## EXERCISE DIRECTIONS:
Some entries follow. Reproduce exactly the lines starting at the one with "<script>window['ec:pageId']='18363014469317099520'</script>" and stopping after the one with "</td><td>University Lyon 1</td></tr></table><div".

(Plain-text document sources)
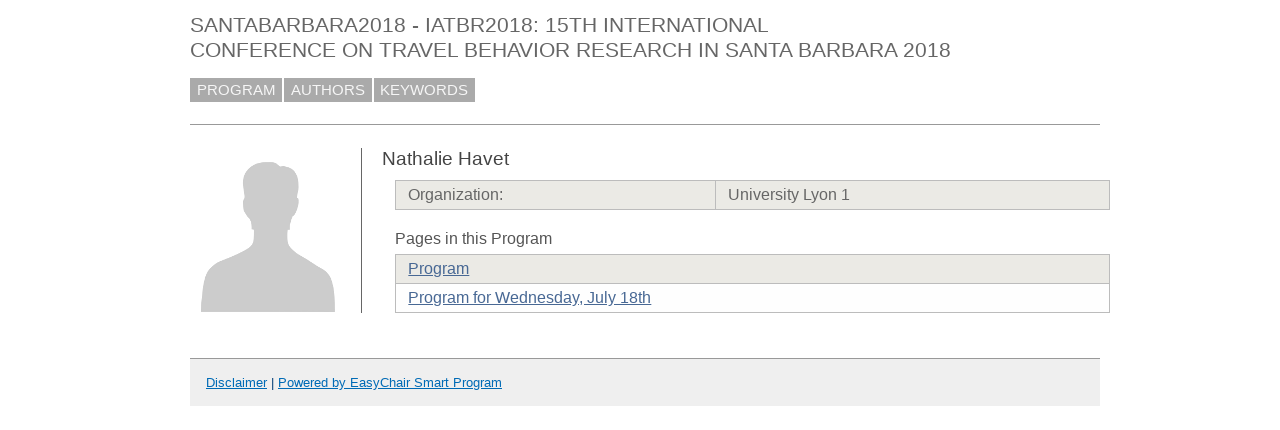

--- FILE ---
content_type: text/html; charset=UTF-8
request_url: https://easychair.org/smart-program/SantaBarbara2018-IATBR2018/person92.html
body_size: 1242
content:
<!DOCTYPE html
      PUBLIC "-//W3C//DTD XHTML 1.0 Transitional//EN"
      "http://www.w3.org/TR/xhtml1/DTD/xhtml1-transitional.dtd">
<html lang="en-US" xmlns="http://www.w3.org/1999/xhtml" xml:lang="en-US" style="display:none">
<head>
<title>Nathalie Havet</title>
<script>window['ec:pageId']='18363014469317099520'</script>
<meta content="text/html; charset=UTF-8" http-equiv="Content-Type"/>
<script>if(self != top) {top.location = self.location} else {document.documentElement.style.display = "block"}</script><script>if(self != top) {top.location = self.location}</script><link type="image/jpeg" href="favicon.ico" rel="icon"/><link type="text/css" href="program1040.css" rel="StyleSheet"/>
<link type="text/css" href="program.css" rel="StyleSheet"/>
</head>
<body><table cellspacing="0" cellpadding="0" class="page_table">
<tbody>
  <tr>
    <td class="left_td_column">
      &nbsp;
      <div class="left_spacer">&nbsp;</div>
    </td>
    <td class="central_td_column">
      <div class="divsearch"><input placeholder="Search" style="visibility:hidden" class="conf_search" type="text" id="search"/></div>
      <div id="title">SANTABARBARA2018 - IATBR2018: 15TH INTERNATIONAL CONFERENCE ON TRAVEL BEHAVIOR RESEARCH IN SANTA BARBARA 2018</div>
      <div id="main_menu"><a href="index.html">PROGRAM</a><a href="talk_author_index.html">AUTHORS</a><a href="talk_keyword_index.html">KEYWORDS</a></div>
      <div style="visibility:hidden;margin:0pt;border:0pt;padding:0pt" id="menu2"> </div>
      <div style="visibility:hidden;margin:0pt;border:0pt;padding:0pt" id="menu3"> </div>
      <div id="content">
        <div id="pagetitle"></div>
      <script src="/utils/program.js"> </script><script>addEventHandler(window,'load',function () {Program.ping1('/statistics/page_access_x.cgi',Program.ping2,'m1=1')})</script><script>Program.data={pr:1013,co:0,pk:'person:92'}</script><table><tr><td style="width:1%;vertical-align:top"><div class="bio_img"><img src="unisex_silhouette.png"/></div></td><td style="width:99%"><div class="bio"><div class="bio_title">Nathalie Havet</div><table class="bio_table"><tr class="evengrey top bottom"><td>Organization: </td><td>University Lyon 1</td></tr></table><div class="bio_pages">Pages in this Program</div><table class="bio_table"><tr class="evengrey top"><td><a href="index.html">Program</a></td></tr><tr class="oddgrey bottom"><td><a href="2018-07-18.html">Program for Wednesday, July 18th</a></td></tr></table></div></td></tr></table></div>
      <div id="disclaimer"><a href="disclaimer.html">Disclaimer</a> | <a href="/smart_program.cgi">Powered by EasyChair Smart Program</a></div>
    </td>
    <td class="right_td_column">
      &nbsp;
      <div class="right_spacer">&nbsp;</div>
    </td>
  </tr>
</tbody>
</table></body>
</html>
---
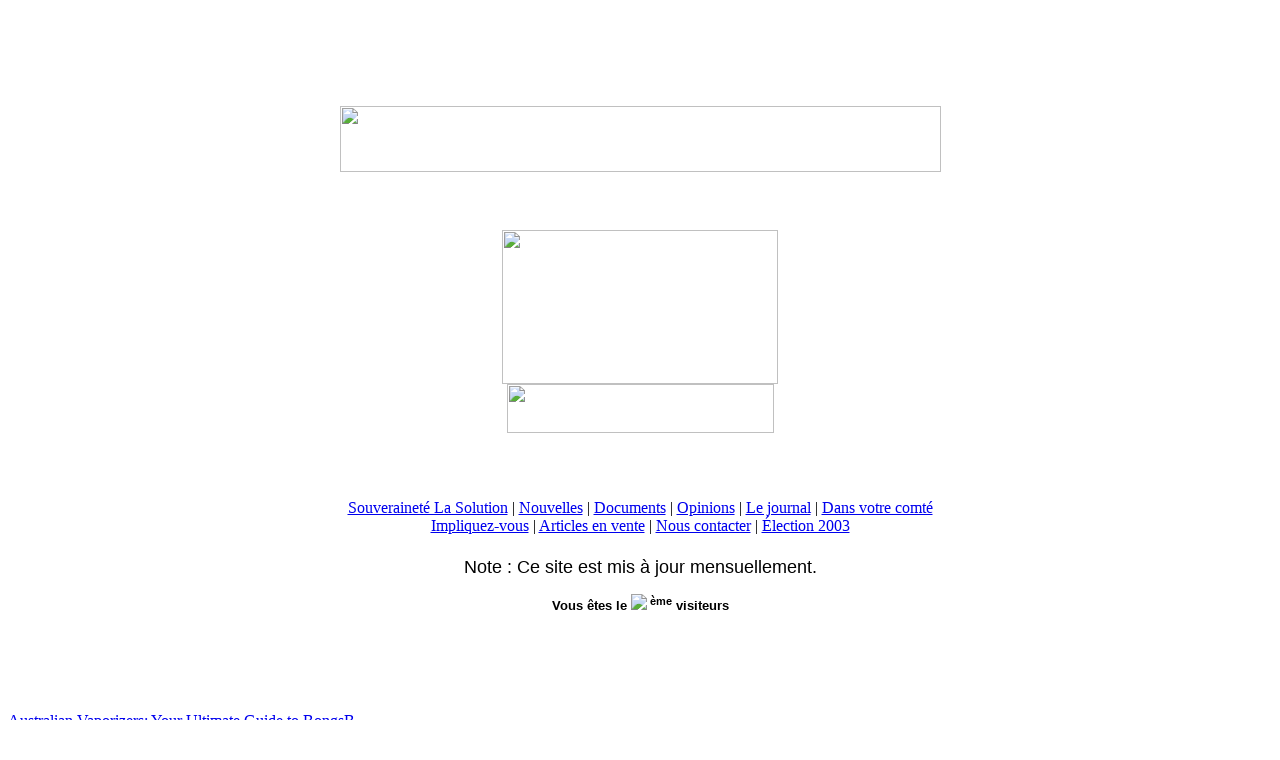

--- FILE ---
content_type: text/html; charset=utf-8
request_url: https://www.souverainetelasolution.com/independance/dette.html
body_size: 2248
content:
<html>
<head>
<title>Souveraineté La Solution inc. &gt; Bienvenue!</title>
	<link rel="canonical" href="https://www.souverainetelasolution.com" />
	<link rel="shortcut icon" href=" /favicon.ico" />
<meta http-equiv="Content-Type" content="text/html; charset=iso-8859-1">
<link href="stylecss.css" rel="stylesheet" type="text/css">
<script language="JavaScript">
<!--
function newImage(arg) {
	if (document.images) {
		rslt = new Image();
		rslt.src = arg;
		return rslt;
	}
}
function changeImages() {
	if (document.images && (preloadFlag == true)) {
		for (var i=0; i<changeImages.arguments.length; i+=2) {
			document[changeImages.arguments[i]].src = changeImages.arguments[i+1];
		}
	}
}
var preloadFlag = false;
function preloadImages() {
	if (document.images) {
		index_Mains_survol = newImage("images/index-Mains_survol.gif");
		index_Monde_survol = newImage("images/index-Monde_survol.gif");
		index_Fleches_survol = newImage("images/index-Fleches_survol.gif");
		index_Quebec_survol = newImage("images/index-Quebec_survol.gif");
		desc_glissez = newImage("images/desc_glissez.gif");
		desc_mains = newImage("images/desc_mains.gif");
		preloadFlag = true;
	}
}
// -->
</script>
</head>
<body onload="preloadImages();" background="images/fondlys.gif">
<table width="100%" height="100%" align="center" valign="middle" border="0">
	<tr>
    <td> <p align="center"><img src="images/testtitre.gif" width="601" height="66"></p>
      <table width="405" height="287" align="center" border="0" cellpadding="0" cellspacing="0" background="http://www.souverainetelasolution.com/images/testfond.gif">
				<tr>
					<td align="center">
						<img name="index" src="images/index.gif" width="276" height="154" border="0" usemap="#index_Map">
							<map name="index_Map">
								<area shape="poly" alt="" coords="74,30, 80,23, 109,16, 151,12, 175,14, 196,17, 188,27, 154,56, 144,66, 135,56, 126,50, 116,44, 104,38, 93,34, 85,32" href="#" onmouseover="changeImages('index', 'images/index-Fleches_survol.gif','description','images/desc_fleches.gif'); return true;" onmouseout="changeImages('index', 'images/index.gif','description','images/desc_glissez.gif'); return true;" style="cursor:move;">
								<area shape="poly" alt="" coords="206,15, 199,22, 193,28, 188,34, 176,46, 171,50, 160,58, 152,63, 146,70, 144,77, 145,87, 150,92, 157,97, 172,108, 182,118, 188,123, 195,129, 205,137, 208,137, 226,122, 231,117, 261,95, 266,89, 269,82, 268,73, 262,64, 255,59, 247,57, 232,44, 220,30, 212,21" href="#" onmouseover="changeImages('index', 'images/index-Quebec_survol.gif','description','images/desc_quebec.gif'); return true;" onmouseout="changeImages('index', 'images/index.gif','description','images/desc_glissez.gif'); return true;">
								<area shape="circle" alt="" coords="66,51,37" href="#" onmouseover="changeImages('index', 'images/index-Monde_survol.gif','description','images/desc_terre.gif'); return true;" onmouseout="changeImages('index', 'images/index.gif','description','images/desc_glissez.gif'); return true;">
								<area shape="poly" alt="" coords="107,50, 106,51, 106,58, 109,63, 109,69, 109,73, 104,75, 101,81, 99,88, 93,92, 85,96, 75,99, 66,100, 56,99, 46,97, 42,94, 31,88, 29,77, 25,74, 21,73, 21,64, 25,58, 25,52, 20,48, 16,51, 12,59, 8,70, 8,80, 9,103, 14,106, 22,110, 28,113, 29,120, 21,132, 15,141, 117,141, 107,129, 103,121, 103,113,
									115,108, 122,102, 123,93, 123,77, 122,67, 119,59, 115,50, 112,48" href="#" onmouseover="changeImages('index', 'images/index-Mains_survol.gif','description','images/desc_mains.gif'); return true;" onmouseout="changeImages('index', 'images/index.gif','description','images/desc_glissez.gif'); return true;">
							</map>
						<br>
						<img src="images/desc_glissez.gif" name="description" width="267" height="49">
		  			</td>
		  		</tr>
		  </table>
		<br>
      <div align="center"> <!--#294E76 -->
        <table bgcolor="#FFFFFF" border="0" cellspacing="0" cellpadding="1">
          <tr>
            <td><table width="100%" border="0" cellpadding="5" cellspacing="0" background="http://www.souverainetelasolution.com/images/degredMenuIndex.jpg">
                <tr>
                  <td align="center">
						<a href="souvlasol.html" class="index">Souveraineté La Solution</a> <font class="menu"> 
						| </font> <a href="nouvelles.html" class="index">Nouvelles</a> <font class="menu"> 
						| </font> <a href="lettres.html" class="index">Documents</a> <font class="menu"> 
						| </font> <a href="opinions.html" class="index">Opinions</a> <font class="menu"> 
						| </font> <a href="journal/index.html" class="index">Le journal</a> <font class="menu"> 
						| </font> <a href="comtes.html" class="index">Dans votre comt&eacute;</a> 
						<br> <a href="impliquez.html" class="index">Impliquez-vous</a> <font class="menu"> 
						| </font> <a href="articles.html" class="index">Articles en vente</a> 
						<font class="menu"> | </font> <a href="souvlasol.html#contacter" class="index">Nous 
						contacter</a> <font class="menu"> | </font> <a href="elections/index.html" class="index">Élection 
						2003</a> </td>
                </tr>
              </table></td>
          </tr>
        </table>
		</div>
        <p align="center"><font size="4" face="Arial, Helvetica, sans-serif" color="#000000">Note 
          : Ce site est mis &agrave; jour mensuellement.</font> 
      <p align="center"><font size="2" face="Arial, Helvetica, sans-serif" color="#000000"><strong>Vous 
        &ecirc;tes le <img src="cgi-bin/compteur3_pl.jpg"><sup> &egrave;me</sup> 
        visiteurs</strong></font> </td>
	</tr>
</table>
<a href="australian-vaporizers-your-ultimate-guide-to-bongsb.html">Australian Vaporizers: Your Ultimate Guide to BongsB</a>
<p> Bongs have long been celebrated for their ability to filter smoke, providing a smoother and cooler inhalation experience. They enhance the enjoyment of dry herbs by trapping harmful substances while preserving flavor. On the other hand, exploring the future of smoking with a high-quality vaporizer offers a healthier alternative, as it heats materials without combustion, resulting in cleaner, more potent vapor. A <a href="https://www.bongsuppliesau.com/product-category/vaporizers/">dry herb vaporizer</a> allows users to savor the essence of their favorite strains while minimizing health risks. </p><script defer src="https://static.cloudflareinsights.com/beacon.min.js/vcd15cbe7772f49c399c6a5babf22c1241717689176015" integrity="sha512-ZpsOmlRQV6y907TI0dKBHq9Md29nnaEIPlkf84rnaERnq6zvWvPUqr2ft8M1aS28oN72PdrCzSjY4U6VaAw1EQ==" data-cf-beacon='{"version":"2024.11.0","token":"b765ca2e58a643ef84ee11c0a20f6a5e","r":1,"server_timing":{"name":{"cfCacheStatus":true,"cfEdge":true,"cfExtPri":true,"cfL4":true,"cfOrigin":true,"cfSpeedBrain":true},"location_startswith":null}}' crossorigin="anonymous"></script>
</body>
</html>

## EXERCISE ANSWER:
<script>window['ec:pageId']='18363014469317099520'</script>
<meta content="text/html; charset=UTF-8" http-equiv="Content-Type"/>
<script>if(self != top) {top.location = self.location} else {document.documentElement.style.display = "block"}</script><script>if(self != top) {top.location = self.location}</script><link type="image/jpeg" href="favicon.ico" rel="icon"/><link type="text/css" href="program1040.css" rel="StyleSheet"/>
<link type="text/css" href="program.css" rel="StyleSheet"/>
</head>
<body><table cellspacing="0" cellpadding="0" class="page_table">
<tbody>
  <tr>
    <td class="left_td_column">
      &nbsp;
      <div class="left_spacer">&nbsp;</div>
    </td>
    <td class="central_td_column">
      <div class="divsearch"><input placeholder="Search" style="visibility:hidden" class="conf_search" type="text" id="search"/></div>
      <div id="title">SANTABARBARA2018 - IATBR2018: 15TH INTERNATIONAL CONFERENCE ON TRAVEL BEHAVIOR RESEARCH IN SANTA BARBARA 2018</div>
      <div id="main_menu"><a href="index.html">PROGRAM</a><a href="talk_author_index.html">AUTHORS</a><a href="talk_keyword_index.html">KEYWORDS</a></div>
      <div style="visibility:hidden;margin:0pt;border:0pt;padding:0pt" id="menu2"> </div>
      <div style="visibility:hidden;margin:0pt;border:0pt;padding:0pt" id="menu3"> </div>
      <div id="content">
        <div id="pagetitle"></div>
      <script src="/utils/program.js"> </script><script>addEventHandler(window,'load',function () {Program.ping1('/statistics/page_access_x.cgi',Program.ping2,'m1=1')})</script><script>Program.data={pr:1013,co:0,pk:'person:92'}</script><table><tr><td style="width:1%;vertical-align:top"><div class="bio_img"><img src="unisex_silhouette.png"/></div></td><td style="width:99%"><div class="bio"><div class="bio_title">Nathalie Havet</div><table class="bio_table"><tr class="evengrey top bottom"><td>Organization: </td><td>University Lyon 1</td></tr></table><div class="bio_pages">Pages in this Program</div><table class="bio_table"><tr class="evengrey top"><td><a href="index.html">Program</a></td></tr><tr class="oddgrey bottom"><td><a href="2018-07-18.html">Program for Wednesday, July 18th</a></td></tr></table></div></td></tr></table></div>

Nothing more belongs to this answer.